The language model included in the local agent is a language model capable of performing natural language dialogue tasks, but may be a relatively low-cost language model that has not been trained for any specific domain.

With this configuration, it becomes possible to acquire information from a plurality of LLMs specialized in various domains and to integrate such information and provide the integrated information to the user.

In the example mentioned above, for instance, it becomes possible to provide guidance on the meaning of the warning light and, at the same time, guide the user to a service location capable of resolving the issue, by integrating a response obtained from an LLM specialized in vehicle operation guidance and a response obtained from an LLM specialized in providing regional information.

The control unit may be configured to also acquire context information corresponding to the user and input the acquired context information to the one or more external agents to which the utterance is to be forwarded.

Examples of the context information corresponding to the user include attribute information of the user and information on the user's movement. The attribute information of the user may include, for example, the user's age, gender, and preferences. The information on the user's movement may include, for example, the destination or route information of a vehicle in which the user is riding (i.e., a vehicle in which the information processing device according to the present disclosure is mounted).

Hereinafter, specific embodiments of the present disclosure will be described with reference to the drawings. The hardware configurations, module configurations, functional configurations, etc. described in the embodiments are not intended to limit the technical scope of the disclosure to only those examples, unless otherwise specified.

First Embodiment

System Overview

An overview of a dialogue system according to a first embodiment will be described. The dialogue system according to the present embodiment includes an in-vehicle device 10 mounted in a vehicle. The in-vehicle device 10 can access, via a network (e.g., a mobile communication network), an agent (external agent) that provides a dialogue service in natural language.

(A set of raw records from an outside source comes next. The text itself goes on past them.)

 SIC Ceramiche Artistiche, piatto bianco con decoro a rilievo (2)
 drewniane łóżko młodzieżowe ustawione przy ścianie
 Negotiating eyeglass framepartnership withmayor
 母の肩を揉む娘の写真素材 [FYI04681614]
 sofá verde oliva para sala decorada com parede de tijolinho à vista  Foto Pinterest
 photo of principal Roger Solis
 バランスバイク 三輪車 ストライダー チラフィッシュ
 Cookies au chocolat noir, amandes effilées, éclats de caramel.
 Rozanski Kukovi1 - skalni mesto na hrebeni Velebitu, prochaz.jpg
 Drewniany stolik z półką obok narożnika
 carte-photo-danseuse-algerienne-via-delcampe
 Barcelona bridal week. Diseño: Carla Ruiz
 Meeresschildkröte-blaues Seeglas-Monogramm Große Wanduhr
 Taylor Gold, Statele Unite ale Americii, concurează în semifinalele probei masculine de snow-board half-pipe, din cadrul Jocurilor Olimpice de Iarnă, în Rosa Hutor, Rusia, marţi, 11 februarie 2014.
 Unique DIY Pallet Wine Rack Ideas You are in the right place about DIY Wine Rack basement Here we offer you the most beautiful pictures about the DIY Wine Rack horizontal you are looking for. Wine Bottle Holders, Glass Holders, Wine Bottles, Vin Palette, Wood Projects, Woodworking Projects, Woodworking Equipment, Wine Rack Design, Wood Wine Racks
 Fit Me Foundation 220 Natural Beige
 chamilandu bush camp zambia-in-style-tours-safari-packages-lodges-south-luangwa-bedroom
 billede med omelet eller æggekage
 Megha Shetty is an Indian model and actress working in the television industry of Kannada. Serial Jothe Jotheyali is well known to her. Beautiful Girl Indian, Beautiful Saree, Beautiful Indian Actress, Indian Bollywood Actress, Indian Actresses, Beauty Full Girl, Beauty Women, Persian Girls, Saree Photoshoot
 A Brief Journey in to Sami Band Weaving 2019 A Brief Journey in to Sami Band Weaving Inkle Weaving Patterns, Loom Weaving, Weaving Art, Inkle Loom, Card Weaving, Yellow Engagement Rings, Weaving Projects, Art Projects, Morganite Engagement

The in-vehicle device 10 is mounted in a connected vehicle capable of communicating with any desired device via wireless communication. The in-vehicle device 10 may include a data communication module (DCM) for connecting components of the vehicle (e.g., an electronic control unit (ECU) and an in-vehicle terminal) to a network. In the present embodiment, the in-vehicle device 10 can access the Internet via a predetermined mobile communication network and connect to agents etc. that provide dialogue services.

The vehicle (or components mounted in the vehicle) can provide various services by communicating with external devices via the in-vehicle device 10. Examples of such services include navigation services, remote control services (e.g., remote air conditioning), in-vehicle Wi-Fi (registered trademark) services, and emergency call services.

The in-vehicle device 10 also has a voice input and output function and is capable of engaging in natural language dialogue with an occupant of the vehicle.

FIG. 1A is a schematic diagram illustrating the in-vehicle device 10 with a conventional configuration.

The in-vehicle device 10 includes a control unit and a local agent. The control unit is configured to perform voice input and output and speech recognition. The local agent includes a language model trained to enable natural language dialogue. For example, the local agent may provide a predetermined function such as route search or vehicle operation (e.g., air conditioning) through dialogue. In the illustrated configuration, the language model used by the local agent is stored in a storage device included in the in-vehicle device 10.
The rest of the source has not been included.